Our streams are threatened by such pollution and the organisms that depend on this water can directly be affected by sickness and disease. This includes you and me!

To help stop this pollution, you can encourage farmers to restore native bottomland forests between their pesticide-sprayed crops and the river or stream.

You can also plant trees or work to preserve existing forests along Kentucky's forest ecosystem if you help stop pollution at the source!

Commercial and Private Logging

Another threat to Kentucky's forest ecosystem is poor logging practices. Many companies excessively log trees in Kentucky by clear cutting the forest or taking only the best trees and by planting back only one species which hurts the biodiversity benefit of the forest.

What can you do to help? Encourage timberland owners to selectively cut trees to save the environment. Horse logging is an example of how timber can be cut while leaving many important trees and doing little damage to the forest. You can also donate money for forest reserves to make sue that timber companies will not take all of Kentucky's forests.

You can plant trees to help make up for trees lost in the logging process. These practices are all example of sustainable forestry. According to the Kentucky Forest Owner's Handbook the benefits of sustainable forest management are many and they include providing revenue from timber or other forest products, enhancing biodiversity, protecting water quality, and providing a scenic environment. There are many ways you can help prevent excessive logging in Kentucky.

Climate Change

Kentucky is constantly changing. If you were to sit back and observe the sky, you would probably notice a change in the weather. The climate is also changing along with the weather due to greenhouse gases and ozone from burning fossil fuels and other products.
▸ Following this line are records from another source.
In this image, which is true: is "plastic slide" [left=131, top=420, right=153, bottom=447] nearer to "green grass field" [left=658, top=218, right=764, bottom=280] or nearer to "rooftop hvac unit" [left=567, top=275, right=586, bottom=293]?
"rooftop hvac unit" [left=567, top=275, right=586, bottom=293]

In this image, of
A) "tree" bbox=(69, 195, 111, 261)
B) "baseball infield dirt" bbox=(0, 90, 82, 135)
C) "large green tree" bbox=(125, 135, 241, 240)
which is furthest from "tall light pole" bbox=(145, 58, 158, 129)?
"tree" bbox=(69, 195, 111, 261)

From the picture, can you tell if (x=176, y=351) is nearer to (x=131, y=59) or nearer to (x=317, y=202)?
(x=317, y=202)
This is causing the world to get warmer.

Because of this increase in temperature some plant species like the kudzu vine, which doesn't normally live in Kentucky are able to thrive and may even be taking over Kentucky's native species in forest ecosystems.
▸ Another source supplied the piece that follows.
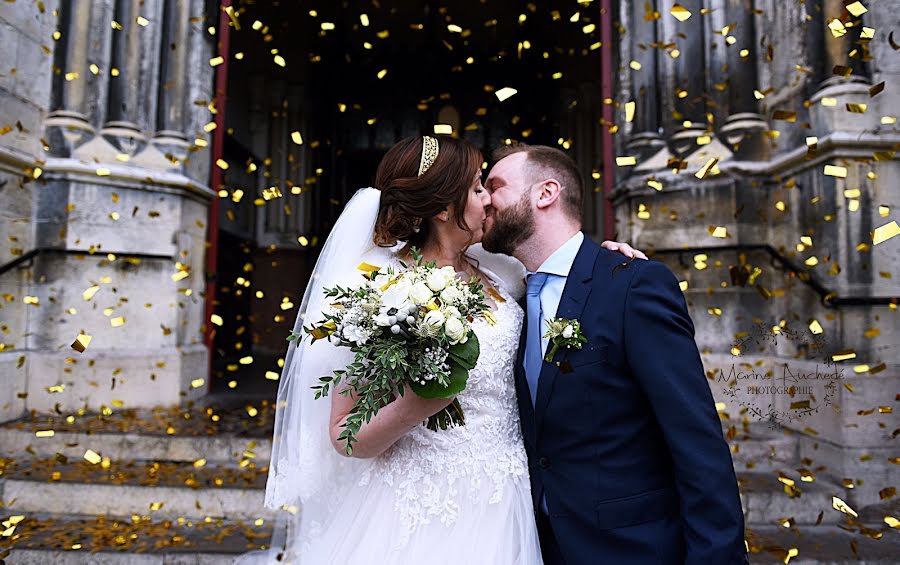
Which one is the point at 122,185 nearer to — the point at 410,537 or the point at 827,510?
the point at 410,537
According to Dr. Richard Kessler, biology professor at Campbellsville University, these changes can also make our native species weaker and more subject to diseases like sudden-oak death or pests such as the emerald ash borer.

Despite this fact, it is not too late! You can help! All you have to do is plant native species around your house or land and you can make a difference.

If you and your community strived to plant more native trees and plants, Kentucky would be able to fight back against non-native species. You will also be helping to slow down climate change since the trees you plant will absorb carbon dioxide, the main greenhouse gas causing the warming in the first place! If you take the initiative to plant native plants, you can help improve Kentucky's forest ecosystem.


You are now exiting the forest. You have seen many threats such as invasive species, bad logging practices and water pollution. But you also have a good feeling inside knowing that you can make a difference.

That feeling is hope. The hope that if your help stop water pollution, invasive species and bad logging, you can make a positive impact on Kentucky's forests.

Let's "branch out" today and save Kentucky's magnificent forest lands by using your new knowledge about forest conservation.